It’s Not Her Chronological Age That’s a Problem, It’s the Antiquity of Her Thinking

Maureen Dowd puts her finger on the “why-are-you-so-opposed-to-HRC?” question that bounces into my inbox multiple times a day from well-meaning Democratic friends of mine.

“It’s not that she’s too old,” Ms. Dowd writes in her column today, “It’s that she’s too old-think, thrusting herself forward as a hawk at a time when hawks — in the season of Elizabeth Warren and Rand Paul — aren’t so cool.”

And it’s not just when it comes to foreign policy that HRC is too old-think. Her political strategies, her positions on social issues, her understanding of the New Social Fabric of social media and a dozen other aspects of her “thought” are all too old.

hillary_clintonJust about the only thing she has going for her candidacy is her gender. American women are a force to be dealt with and they have a strong sense that their turn has come, that it the country can support and twice elect a man of color, then it is time a woman gained the highest office in the land. Just because she’s a woman.

But, as a feminist, I’d a lot rather see a truly progressive man at the head of the party’s ballot in 2016 than a stuck woman. Come to that, I could enthusiastically and easily support a truly progressive woman candidate (can you say Elizabeth Warren?), but I doubt that will happen. For a woman to oppose HRC in 2016 would be political suicide. It might well be for a man as well but anyone gutsy enough to force a split in the ranks of the females of the Party would find herself on the outside looking in if Ms. Clinton were to win the Presidency.

So I’ll say it again. If Hillary Clinton is the party’s nominee, she’ll get my vote. But not one stitch of additional support of any kind. Not my time. Not my enthusiasm. Not my money. And I’ll hope she wins because any Democrat — no matter how old his or her thinking — will be infinitely better than any Republican candidate on the current political horizon.


3 comments for “It’s Not Her Chronological Age That’s a Problem, It’s the Antiquity of Her Thinking

  1. Don Huntington
    August 18, 2014 at 4:22 pm

    I might write in Elizabeth Warren’s name on the next ballot, but will probably vote for Hillary just because she might win.

    Hillary might actually win because of the very reasons you are only going to support her in a lukewarm fashion. The whole process is so polarized, with you as far to the left as my East Coast relatives are to the right. (My brother-in-law actually said the sentence, “Fox News are the only ones telling the truth.”)

    The middle has vanished. Politicians who try to move in towards the center from either side are vilified by the “true believers” on their side of the aisle as betraying the cause. There is no solution.
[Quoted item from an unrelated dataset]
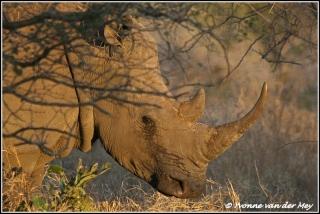 witte neushoorn vrouwtje / white female rino (Copyright Yvonne van der Mey)
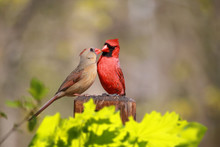 Loved Cardinal Feed Each Other...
    • August 18, 2014 at 5:14 pm


      Actually, your observation seems to be correct from the current calendar perspective: pre-primary and primary periods are intensely polarized but it isn’t that the “middle has vanished.” It’s that they stay out out of the partisan confrontations of the primary season when each party’s “leaders” jockey for position within the ranks and in both cases feel they have to appeal to their extremes because those are the people who turn out to vote and are passionately vocal during that period.

      Once we move into the General, then historically both parties’ nominees tend to shift toward the middle (though the middle has been drifting right in the past few years). Because at the end of the day, it’s the moderate independents who decide elections for the most part. Only when both parties nominate people at the extremes does that middle have to make a choice about truly fundamental direction. It’s that scenario that I’m suggesting elsewhere on my blog could in fact arise in 2016. If the GOP nominates a hard-core conservative and the Dems nominate a hard-core progressive, then the middle has to decide which general direction they want to take the country. In that scenario, it’s my belief that they will choose progressivism. Because study after study, analysis after analysis tend to indicate that the middle in this country support the *policies* espoused by progressives in the long sweep of political history even if they reject progressive candidates in specific races, probably for reasons of specific candidate weaknesses.

  2. Don Huntington
    August 18, 2014 at 5:43 pm

    I hope you’re right. But things are different. There are huge constituencies — the Gun Lobby, for example — who doesn’t care what the rest of the country thinks. You put the creationists, racists, anti-gay, anti-immigration, gun lobby people together — driven by the belief that Fox News “is the only people telling the truth” and that Rush Limbaugh is the fount of wisdom — and who knows what will happen.

    The hope is that there are a lot of people like me, who are on the right (I still retain my Libertarian sentiments) but who feels that the Republicans have just abdicated their position as national leaders.